● **Directive**:
Reproduce verbatim the records running from the line that contains "What is the distance of" through the line that contains "2639 inches", both included.
+ + + +
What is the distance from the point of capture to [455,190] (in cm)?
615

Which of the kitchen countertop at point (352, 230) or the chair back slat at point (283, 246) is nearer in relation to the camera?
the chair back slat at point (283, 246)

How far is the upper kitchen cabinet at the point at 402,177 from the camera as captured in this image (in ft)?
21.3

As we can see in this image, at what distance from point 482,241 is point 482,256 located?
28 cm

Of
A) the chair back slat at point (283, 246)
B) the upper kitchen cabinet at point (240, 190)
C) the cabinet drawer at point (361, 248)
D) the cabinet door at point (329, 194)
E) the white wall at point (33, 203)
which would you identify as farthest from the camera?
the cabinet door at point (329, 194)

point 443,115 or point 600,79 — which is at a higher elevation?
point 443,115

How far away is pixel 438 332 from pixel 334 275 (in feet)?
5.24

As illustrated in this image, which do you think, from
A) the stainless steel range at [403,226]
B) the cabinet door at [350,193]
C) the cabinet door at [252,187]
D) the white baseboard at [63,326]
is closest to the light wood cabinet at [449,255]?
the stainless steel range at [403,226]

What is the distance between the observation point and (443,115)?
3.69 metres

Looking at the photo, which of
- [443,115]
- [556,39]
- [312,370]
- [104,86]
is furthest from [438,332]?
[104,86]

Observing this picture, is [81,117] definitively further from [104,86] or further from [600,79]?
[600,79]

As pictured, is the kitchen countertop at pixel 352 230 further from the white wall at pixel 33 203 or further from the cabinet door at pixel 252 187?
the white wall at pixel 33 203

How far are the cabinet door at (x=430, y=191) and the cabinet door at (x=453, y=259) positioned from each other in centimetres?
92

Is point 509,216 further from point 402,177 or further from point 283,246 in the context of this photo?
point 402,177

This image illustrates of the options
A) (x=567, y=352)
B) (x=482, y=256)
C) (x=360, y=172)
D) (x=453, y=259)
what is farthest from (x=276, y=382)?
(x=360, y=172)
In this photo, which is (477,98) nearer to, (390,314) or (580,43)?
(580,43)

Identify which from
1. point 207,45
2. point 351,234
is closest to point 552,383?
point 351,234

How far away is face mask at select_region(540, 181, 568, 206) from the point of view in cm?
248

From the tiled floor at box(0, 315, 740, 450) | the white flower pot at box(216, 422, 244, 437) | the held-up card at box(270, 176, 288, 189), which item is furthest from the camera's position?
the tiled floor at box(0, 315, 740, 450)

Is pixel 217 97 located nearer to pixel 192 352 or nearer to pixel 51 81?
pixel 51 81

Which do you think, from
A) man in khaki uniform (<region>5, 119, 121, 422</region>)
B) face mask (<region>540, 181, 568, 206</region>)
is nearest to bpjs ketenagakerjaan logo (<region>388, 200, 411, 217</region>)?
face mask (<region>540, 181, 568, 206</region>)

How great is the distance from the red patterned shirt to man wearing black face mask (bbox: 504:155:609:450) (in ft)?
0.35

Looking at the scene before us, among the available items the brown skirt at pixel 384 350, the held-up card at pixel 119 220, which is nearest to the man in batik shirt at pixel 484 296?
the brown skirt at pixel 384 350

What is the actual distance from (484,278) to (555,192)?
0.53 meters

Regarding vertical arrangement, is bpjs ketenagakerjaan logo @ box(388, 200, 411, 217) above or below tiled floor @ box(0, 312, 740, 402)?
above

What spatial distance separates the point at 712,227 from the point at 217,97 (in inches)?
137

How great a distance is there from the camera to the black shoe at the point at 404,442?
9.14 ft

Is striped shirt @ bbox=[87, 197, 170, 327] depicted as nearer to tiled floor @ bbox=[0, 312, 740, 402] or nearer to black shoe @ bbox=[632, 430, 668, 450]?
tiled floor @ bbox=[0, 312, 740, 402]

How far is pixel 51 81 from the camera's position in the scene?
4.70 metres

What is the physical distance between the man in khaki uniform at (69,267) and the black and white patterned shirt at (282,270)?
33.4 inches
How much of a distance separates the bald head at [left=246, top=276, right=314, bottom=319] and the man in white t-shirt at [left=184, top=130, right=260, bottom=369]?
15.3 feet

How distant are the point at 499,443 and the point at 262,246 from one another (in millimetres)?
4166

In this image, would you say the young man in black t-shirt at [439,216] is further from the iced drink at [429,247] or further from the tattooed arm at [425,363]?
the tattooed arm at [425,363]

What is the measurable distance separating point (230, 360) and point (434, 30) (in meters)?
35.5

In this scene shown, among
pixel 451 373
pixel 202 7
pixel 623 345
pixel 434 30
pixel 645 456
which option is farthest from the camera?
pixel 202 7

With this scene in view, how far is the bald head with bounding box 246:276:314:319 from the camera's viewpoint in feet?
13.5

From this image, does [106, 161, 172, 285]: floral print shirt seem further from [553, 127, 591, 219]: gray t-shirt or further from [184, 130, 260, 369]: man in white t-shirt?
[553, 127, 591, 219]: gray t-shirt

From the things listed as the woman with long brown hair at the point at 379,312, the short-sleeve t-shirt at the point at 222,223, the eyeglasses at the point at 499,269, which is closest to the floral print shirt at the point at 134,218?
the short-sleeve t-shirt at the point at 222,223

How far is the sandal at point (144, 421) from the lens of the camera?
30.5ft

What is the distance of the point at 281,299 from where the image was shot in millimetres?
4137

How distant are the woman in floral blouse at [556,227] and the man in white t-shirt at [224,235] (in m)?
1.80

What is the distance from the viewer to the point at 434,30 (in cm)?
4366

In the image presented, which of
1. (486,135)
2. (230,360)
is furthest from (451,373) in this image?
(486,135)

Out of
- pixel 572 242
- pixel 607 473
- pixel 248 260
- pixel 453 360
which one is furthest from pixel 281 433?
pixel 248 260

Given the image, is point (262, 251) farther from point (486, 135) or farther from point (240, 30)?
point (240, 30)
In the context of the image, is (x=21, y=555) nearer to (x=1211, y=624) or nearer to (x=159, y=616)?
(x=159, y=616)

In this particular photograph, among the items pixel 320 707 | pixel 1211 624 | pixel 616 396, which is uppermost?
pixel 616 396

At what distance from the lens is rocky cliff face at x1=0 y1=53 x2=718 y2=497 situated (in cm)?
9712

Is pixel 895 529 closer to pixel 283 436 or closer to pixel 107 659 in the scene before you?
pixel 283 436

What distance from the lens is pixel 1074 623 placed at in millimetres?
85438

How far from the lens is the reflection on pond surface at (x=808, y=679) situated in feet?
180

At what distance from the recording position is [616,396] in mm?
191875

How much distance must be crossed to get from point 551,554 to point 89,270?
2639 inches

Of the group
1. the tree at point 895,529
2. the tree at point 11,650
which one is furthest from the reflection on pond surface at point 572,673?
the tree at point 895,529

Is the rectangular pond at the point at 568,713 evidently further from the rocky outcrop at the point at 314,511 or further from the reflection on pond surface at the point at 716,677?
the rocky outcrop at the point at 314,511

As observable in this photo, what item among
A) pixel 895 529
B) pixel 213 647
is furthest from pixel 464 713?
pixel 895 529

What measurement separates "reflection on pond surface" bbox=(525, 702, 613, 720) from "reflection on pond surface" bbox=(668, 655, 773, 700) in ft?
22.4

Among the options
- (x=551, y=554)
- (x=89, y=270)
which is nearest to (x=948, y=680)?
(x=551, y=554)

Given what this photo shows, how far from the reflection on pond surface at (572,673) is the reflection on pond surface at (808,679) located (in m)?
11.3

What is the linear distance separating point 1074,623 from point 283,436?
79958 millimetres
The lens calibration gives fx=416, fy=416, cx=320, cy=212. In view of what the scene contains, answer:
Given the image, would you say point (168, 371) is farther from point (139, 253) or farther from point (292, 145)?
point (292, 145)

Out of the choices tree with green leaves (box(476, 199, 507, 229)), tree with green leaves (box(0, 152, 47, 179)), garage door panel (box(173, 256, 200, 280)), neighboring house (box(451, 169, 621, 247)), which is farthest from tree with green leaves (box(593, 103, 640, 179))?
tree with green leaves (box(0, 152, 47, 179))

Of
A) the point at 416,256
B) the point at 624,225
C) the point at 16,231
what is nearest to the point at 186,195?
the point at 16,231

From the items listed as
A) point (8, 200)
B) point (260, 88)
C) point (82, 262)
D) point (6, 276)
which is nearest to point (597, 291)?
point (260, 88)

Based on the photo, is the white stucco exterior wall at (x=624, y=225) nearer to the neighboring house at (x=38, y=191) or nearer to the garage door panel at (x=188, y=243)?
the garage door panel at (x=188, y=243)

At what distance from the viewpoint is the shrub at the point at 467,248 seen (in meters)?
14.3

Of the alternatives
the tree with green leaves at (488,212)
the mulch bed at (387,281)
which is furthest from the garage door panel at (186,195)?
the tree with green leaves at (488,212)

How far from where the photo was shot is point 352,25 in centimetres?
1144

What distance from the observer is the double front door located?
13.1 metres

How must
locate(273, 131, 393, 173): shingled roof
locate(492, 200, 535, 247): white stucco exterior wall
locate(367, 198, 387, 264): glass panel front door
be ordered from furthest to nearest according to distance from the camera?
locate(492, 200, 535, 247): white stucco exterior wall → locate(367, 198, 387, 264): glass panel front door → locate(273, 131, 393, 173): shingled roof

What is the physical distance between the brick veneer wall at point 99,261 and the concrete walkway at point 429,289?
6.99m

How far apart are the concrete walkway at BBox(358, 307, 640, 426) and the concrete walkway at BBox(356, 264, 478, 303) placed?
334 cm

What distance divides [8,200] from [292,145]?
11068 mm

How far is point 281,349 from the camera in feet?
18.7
+ + + +
● **Solution for this exercise**:
What is the distance of the point at 281,299 from where the image was shot in millimetres?
4137

How distant are the woman in floral blouse at [556,227] and the man in white t-shirt at [224,235] (in m)?
1.80

What is the distance from the viewer to the point at 434,30 (in cm)?
4366

In the image presented, which of
1. (486,135)
2. (230,360)
is furthest from (451,373) in this image?
(486,135)

Out of
- pixel 572 242
- pixel 607 473
- pixel 248 260
- pixel 453 360
which one is furthest from pixel 281 433?
pixel 248 260

Given the image, is point (262, 251) farther from point (486, 135) or farther from point (240, 30)?
point (240, 30)
In the context of the image, is (x=21, y=555) nearer to (x=1211, y=624) or nearer to (x=159, y=616)?
(x=159, y=616)

In this particular photograph, among the items pixel 320 707 | pixel 1211 624 | pixel 616 396, which is uppermost?
pixel 616 396

At what distance from the lens is rocky cliff face at x1=0 y1=53 x2=718 y2=497 situated (in cm)?
9712

Is pixel 895 529 closer to pixel 283 436 or closer to pixel 107 659 in the scene before you?
pixel 283 436

What distance from the lens is pixel 1074 623 placed at in millimetres?
85438

How far from the lens is the reflection on pond surface at (x=808, y=679) situated in feet?
180

At what distance from the recording position is [616,396] in mm?
191875

How much distance must be crossed to get from point 551,554 to point 89,270?
2639 inches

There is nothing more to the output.